October 8, 2021
The Consolidated Appropriations Act (CAA) of 2021 and the Transparency in Coverage Final Rule will impact many of our members starting Jan. 1, 2022. As providers caring for our members, you may be impacted as well.
Here are highlights of changes we are making. This isn’t a comprehensive review of all requirements. Some details may change if the federal government issues additional regulations or guidance. Watch News and Updates for more information and consult with your own legal advisors for information on obligations that may apply to you.
Provider Directory (plan years beginning on or after Jan. 1, 2022)
CAA requires provider directory information to be verified every 90 days. Providers and insurers have roles in fulfilling this requirement to maintain an accurate directory. Learn more.
Machine-Readable Files
Health insurers are required to publicly display certain health care price information via machine-readable files on their websites beginning in 2022. These machine-readable files will include negotiated rates with in-network providers, allowed amounts for out-of-network providers and may include prescription-drug pricing. Learn more.
ID Cards (plan years beginning on or after Jan. 1, 2022)
The CAA requires that member ID cards include deductible information and out-of-pocket maximums. We will provide new electronic cards for all members. Learn more.
Continuity of Care (plan years beginning on or after Jan. 1, 2022)
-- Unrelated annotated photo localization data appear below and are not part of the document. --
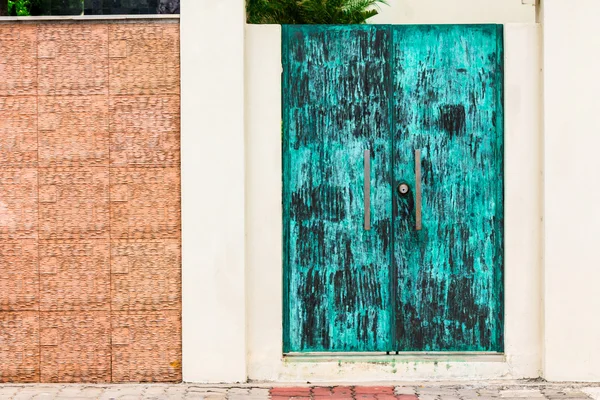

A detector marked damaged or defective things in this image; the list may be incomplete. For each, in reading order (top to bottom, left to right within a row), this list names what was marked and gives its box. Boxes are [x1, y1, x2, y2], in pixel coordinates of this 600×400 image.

peeling paint surface [284, 24, 504, 354]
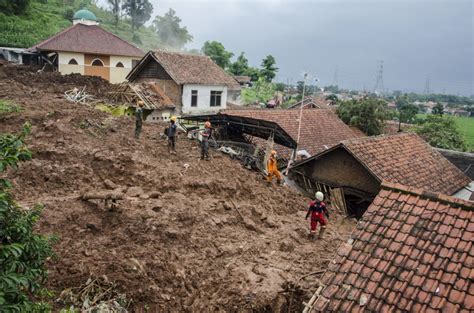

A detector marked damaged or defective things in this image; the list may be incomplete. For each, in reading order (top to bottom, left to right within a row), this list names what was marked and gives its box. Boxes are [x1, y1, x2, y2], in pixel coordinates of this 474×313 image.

damaged roof [31, 23, 143, 57]
damaged roof [126, 51, 241, 88]
damaged roof [224, 108, 362, 155]
damaged roof [312, 182, 474, 310]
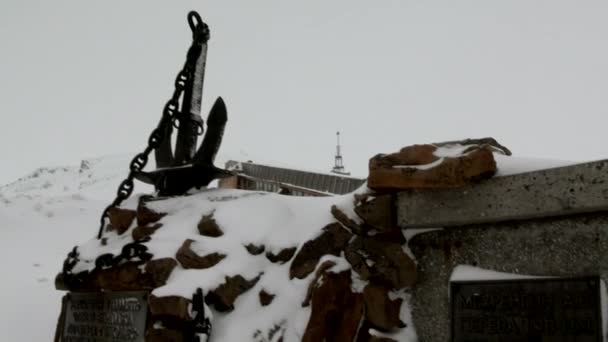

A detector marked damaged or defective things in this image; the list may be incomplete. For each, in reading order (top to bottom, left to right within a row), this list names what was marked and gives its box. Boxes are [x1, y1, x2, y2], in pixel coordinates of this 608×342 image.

rusty stone [368, 144, 496, 192]
rusty stone [105, 206, 137, 235]
rusty stone [132, 223, 163, 242]
rusty stone [197, 212, 223, 236]
rusty stone [176, 239, 226, 268]
rusty stone [266, 246, 296, 264]
rusty stone [290, 223, 352, 280]
rusty stone [145, 258, 178, 288]
rusty stone [148, 296, 191, 322]
rusty stone [207, 274, 262, 312]
rusty stone [258, 290, 274, 306]
rusty stone [302, 270, 364, 342]
rusty stone [364, 284, 406, 332]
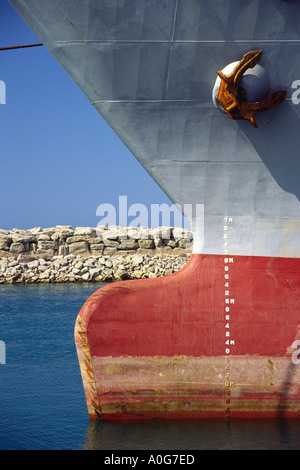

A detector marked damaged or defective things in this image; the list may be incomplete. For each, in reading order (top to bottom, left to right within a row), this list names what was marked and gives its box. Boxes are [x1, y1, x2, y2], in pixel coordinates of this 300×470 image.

rusty anchor [214, 50, 288, 126]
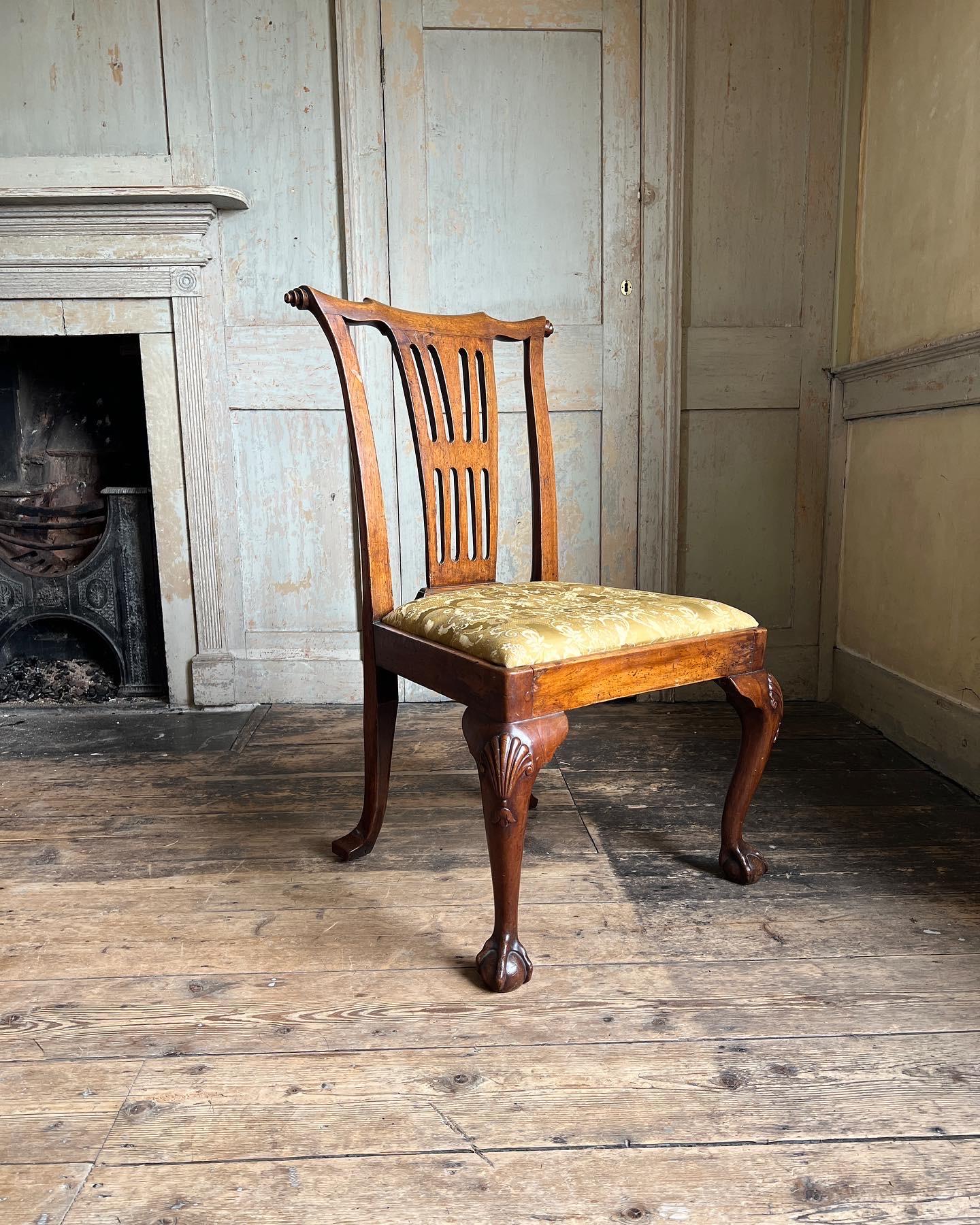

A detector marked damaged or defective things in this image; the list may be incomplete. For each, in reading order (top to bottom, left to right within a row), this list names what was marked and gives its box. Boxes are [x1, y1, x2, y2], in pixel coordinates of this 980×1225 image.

peeling painted panel [0, 0, 167, 158]
peeling painted panel [208, 0, 343, 325]
peeling painted panel [422, 29, 602, 325]
peeling painted panel [231, 411, 357, 632]
peeling painted panel [681, 408, 795, 626]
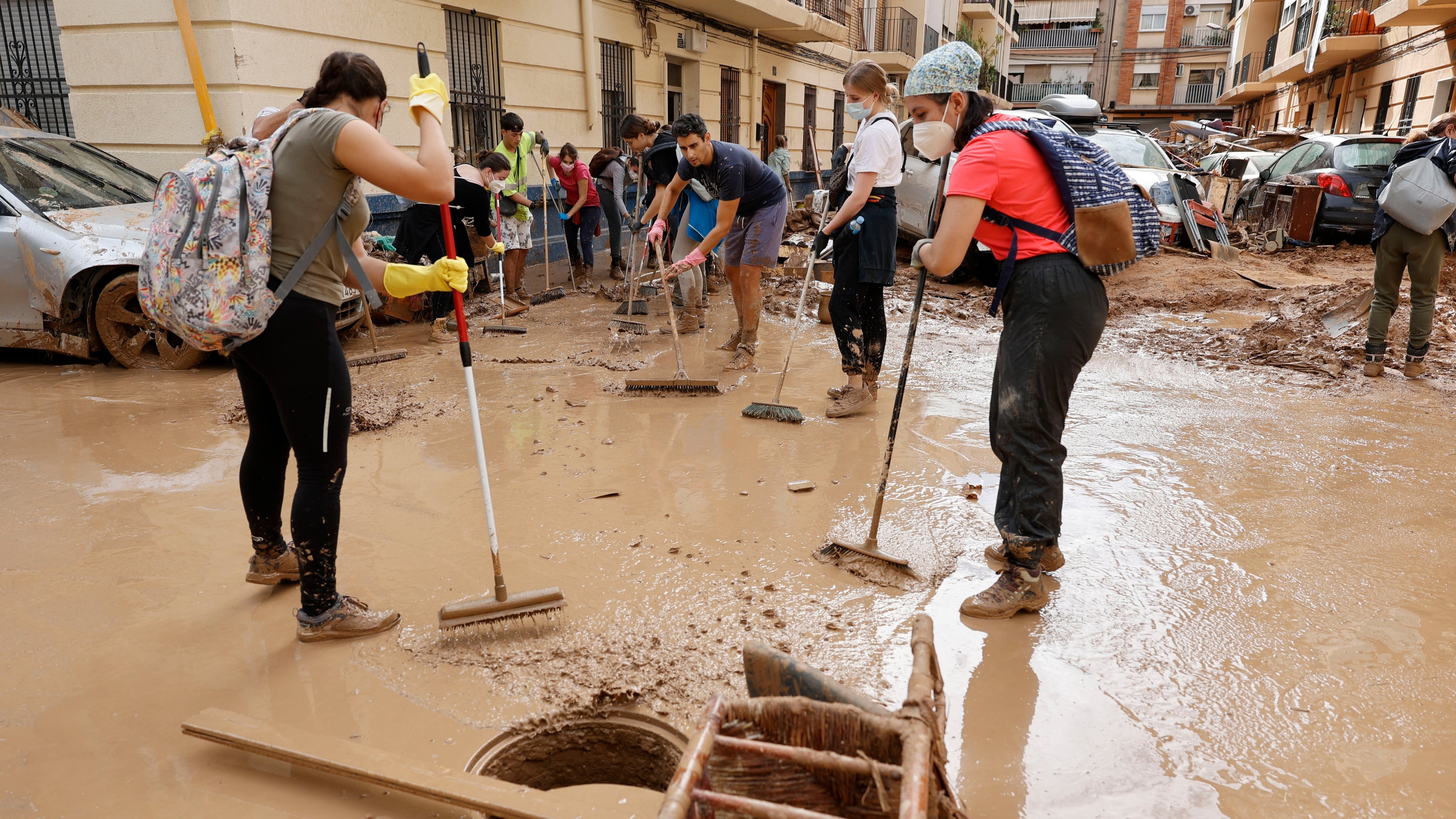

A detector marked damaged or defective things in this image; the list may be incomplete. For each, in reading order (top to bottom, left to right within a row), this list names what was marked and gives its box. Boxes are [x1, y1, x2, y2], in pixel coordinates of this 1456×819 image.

damaged car [0, 126, 363, 370]
flood damage [3, 255, 1454, 815]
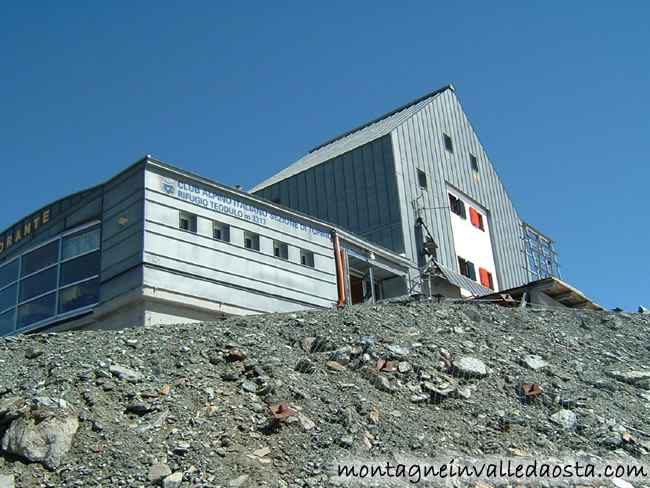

Most of our group and fully insured plans include a period of continuity of care at in-network reimbursement rates when a provider leaves our networks. The new legislation also requires continuity of care for affected members when:
- A provider’s network status changes
- A group health plan changes health insurance issuer, resulting in the member no longer having access to a participating provider in our network. Learn more.
Surprise Billing Provisions of No Surprises Act (NSA) (plan years beginning on or after Jan. 1, 2022)
Under NSA, most out-of-network providers will no longer be allowed to balance bill patients for:
- Emergency services (learn about the updated definition of emergency services)
- Out-of-network care during a visit to an in-network facility
- Out-of-network air ambulance services, if patients’ benefit plan covers in-network air ambulance services. Learn more.
Gag Clauses (effective Dec. 27, 2020)
CAA prohibits health insurers and group health plans from agreements with providers that include gag clauses related to provider cost and quality information. If any of our contracts include such CAA gag clause language, the contract language will be remediated, and in the interim, the language will be considered unenforceable as a matter of law.
More About the Legislation
Congress passed the CAA in December 2020. It includes the No Surprises Act (NSA), which addresses surprise medical billing for certain services. It also has requirements for health insurers and group health plans to provide information and tools for consumers to better navigate their health care.
The Departments of Health and Human Services (HHS), Labor and Treasury (the Departments) released the Transparency in Coverage Final Rule in October 2020. The rule requires certain health care price information to be made available to help consumers and other stakeholders make health care decisions.
Note: On Aug. 20, 2021, the Departments issued guidance in the form of frequently asked questions to address the implementation of aspects of the Transparency in Coverage Final Rule and the CAA. Specifically, the Departments indicated that they are delaying their enforcement of certain provisions. We are evaluating this guidance and will provide updates as needed.